• WHAT TO PRODUCE
Reproduce the data below verbatim, starting at the beginning of the data and ending with the line that contains "1541 millimetres", including that line.

— Start of RAW RECORDS —

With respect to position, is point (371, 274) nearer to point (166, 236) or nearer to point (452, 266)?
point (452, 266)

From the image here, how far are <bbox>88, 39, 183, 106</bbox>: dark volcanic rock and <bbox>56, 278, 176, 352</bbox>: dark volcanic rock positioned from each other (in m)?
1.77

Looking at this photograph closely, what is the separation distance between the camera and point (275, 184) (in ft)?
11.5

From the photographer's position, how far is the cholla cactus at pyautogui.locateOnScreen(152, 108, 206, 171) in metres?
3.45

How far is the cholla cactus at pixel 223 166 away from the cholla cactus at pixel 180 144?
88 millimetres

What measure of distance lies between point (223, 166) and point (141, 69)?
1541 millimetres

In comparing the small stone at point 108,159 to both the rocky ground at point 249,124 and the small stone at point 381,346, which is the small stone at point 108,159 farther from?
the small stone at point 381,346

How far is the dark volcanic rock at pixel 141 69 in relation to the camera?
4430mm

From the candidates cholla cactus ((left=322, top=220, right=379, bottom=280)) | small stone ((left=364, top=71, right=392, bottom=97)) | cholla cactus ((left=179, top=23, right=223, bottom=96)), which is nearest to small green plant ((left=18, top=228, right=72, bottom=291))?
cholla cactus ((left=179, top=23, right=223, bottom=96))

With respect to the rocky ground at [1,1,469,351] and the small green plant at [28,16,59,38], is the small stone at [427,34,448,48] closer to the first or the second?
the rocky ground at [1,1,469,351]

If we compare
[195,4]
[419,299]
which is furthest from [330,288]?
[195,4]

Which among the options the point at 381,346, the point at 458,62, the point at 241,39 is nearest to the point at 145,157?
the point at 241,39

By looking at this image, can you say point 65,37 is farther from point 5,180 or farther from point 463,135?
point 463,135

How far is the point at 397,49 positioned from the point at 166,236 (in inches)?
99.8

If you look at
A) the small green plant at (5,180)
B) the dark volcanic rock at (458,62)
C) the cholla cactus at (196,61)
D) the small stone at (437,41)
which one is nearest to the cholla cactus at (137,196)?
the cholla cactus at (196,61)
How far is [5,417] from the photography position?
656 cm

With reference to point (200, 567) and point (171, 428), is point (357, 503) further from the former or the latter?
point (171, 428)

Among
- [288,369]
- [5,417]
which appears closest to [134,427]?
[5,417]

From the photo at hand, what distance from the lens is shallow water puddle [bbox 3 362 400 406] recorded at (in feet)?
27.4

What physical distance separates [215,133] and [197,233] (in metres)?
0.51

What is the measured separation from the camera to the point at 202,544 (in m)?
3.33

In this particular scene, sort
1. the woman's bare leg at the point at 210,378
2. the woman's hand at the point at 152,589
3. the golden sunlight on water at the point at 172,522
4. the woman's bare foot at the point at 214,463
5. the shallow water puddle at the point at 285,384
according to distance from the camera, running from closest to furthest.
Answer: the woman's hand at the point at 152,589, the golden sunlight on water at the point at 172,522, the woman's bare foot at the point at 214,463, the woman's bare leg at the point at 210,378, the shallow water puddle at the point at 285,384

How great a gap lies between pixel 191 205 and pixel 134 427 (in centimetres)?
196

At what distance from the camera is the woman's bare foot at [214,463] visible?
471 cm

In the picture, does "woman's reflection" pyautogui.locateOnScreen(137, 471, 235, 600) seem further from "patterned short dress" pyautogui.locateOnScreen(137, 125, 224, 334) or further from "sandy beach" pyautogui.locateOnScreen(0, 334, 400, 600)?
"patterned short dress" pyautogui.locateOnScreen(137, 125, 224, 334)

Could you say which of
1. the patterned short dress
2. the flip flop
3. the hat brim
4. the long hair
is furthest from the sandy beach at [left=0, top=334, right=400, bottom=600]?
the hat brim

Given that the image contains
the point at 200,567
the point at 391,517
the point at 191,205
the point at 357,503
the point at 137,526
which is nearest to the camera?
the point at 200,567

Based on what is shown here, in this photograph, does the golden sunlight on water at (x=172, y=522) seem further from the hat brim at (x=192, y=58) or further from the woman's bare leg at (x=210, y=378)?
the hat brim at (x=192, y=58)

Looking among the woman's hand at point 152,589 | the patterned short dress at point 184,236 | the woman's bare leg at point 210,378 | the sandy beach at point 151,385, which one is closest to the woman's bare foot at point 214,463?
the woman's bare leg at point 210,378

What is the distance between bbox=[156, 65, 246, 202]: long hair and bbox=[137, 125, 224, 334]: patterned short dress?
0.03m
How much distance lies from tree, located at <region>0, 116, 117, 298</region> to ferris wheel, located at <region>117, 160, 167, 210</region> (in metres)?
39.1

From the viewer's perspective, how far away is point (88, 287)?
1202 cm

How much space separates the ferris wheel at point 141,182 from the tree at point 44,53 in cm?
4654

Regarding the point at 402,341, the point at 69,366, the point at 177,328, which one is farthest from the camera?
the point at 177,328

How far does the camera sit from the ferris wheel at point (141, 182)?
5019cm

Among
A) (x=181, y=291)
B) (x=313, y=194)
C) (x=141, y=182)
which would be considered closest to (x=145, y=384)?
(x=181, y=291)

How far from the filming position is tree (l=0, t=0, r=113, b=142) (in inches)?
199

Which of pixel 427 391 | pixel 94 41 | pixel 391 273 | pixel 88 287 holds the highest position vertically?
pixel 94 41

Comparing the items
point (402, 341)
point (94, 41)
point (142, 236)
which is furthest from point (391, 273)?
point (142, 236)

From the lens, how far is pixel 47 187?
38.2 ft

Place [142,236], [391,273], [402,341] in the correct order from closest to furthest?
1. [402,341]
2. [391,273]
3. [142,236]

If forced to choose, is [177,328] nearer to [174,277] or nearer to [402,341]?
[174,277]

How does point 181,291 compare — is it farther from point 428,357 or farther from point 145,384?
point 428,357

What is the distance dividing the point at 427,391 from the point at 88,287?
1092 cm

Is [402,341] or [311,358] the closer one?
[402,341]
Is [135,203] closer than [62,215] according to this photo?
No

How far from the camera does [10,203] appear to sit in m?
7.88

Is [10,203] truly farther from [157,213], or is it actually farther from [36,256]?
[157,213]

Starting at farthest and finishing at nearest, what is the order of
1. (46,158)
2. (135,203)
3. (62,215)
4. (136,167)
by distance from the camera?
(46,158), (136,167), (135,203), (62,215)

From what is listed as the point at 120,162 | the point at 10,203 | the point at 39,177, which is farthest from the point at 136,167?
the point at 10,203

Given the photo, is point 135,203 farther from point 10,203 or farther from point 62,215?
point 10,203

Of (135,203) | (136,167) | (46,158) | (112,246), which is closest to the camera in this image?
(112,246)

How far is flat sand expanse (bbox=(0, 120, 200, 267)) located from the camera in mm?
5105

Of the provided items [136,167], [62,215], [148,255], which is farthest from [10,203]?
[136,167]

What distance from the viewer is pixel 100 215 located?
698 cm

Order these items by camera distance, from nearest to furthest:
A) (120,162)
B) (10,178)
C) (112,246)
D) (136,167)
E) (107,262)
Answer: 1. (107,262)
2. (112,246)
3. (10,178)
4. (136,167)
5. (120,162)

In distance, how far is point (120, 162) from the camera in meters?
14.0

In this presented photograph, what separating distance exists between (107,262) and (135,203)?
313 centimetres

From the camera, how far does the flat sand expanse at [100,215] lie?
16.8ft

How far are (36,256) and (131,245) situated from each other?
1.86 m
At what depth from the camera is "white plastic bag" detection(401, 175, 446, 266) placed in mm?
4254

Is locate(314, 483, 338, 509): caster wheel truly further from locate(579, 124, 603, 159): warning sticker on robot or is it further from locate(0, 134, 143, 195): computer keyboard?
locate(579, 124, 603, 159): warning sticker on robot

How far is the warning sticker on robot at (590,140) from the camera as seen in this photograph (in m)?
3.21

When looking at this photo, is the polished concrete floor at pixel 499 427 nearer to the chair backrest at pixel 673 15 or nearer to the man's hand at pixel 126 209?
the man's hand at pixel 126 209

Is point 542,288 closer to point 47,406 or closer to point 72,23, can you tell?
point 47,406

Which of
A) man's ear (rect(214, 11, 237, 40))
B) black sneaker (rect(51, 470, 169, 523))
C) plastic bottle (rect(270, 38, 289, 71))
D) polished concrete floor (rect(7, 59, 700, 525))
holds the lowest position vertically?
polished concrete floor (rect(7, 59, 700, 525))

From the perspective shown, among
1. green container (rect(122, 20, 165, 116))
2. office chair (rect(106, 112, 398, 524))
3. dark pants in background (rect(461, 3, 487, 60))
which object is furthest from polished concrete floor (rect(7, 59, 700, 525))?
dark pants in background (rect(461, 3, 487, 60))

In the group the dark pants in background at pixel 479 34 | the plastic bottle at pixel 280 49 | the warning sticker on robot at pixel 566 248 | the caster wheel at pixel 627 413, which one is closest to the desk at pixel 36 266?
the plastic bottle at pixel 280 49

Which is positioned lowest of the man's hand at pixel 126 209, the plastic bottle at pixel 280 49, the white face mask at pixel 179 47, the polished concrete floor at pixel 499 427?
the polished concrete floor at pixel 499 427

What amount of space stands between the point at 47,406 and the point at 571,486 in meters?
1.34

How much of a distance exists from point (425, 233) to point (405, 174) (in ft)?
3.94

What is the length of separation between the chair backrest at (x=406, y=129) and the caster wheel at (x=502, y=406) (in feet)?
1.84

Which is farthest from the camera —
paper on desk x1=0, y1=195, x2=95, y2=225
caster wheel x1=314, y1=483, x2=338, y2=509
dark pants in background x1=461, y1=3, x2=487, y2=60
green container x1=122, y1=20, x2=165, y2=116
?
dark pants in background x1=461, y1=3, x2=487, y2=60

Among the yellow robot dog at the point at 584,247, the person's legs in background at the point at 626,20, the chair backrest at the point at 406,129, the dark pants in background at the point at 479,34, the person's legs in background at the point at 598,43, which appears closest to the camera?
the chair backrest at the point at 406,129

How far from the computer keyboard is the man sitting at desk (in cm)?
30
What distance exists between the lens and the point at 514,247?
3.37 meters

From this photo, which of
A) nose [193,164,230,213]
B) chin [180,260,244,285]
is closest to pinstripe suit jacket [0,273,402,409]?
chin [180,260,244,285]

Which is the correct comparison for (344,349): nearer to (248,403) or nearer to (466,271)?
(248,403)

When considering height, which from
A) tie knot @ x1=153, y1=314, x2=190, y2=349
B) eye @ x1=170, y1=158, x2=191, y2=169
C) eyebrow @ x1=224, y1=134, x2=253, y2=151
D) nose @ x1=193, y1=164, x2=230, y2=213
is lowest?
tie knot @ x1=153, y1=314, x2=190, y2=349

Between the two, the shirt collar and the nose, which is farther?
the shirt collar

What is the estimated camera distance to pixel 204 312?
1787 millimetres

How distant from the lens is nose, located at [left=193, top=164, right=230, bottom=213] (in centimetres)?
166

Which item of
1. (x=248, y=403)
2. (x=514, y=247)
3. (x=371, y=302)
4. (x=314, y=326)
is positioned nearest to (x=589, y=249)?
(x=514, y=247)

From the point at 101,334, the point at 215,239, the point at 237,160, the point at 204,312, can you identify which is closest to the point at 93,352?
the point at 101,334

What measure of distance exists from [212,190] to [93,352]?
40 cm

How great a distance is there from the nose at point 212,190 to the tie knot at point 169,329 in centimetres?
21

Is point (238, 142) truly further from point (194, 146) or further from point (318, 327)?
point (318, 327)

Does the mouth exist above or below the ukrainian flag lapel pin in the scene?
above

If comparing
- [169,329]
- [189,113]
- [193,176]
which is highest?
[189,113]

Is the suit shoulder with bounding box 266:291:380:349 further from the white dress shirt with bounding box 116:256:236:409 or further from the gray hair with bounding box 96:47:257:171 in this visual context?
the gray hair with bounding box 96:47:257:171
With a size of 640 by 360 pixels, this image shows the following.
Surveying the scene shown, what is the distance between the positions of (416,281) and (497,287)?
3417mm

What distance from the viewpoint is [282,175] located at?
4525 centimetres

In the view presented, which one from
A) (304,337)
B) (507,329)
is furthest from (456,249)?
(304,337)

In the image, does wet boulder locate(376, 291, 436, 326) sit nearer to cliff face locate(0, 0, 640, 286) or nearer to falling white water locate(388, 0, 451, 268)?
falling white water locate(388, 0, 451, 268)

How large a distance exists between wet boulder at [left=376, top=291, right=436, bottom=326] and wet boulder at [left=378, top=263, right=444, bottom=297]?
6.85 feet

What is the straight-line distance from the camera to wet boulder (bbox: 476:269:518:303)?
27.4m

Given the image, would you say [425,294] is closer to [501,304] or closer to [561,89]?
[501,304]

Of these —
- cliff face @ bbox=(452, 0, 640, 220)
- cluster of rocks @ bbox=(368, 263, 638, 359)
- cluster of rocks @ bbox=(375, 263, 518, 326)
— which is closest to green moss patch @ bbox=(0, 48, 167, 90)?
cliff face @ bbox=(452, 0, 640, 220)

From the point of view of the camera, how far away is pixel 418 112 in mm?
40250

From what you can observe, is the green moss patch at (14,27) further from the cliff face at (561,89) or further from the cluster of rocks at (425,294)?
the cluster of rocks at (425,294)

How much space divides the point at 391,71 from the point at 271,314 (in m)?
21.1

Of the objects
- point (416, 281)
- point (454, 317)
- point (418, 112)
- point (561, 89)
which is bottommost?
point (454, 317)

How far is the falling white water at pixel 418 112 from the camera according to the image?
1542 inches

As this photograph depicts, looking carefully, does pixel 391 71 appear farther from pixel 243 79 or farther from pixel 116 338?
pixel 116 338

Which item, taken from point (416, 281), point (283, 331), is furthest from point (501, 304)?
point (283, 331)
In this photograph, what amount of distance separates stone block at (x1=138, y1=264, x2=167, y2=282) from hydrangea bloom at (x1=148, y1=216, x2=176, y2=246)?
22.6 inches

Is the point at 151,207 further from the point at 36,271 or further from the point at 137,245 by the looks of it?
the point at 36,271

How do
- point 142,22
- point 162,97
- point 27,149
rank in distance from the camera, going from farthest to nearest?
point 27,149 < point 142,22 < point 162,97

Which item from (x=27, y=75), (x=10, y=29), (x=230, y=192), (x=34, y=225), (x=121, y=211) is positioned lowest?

— End of RAW RECORDS —

• CORRECT OUTPUT
With respect to position, is point (371, 274) nearer to point (166, 236) or nearer to point (452, 266)?
point (452, 266)

From the image here, how far are <bbox>88, 39, 183, 106</bbox>: dark volcanic rock and <bbox>56, 278, 176, 352</bbox>: dark volcanic rock positioned from each other (in m)?
1.77

Looking at this photograph closely, what is the separation distance between the camera and point (275, 184) (in ft)?
11.5

From the photographer's position, how far is the cholla cactus at pyautogui.locateOnScreen(152, 108, 206, 171) in metres?
3.45

How far is the cholla cactus at pixel 223 166 away from the cholla cactus at pixel 180 144?
88 millimetres

What measure of distance lies between point (223, 166) and point (141, 69)?
1541 millimetres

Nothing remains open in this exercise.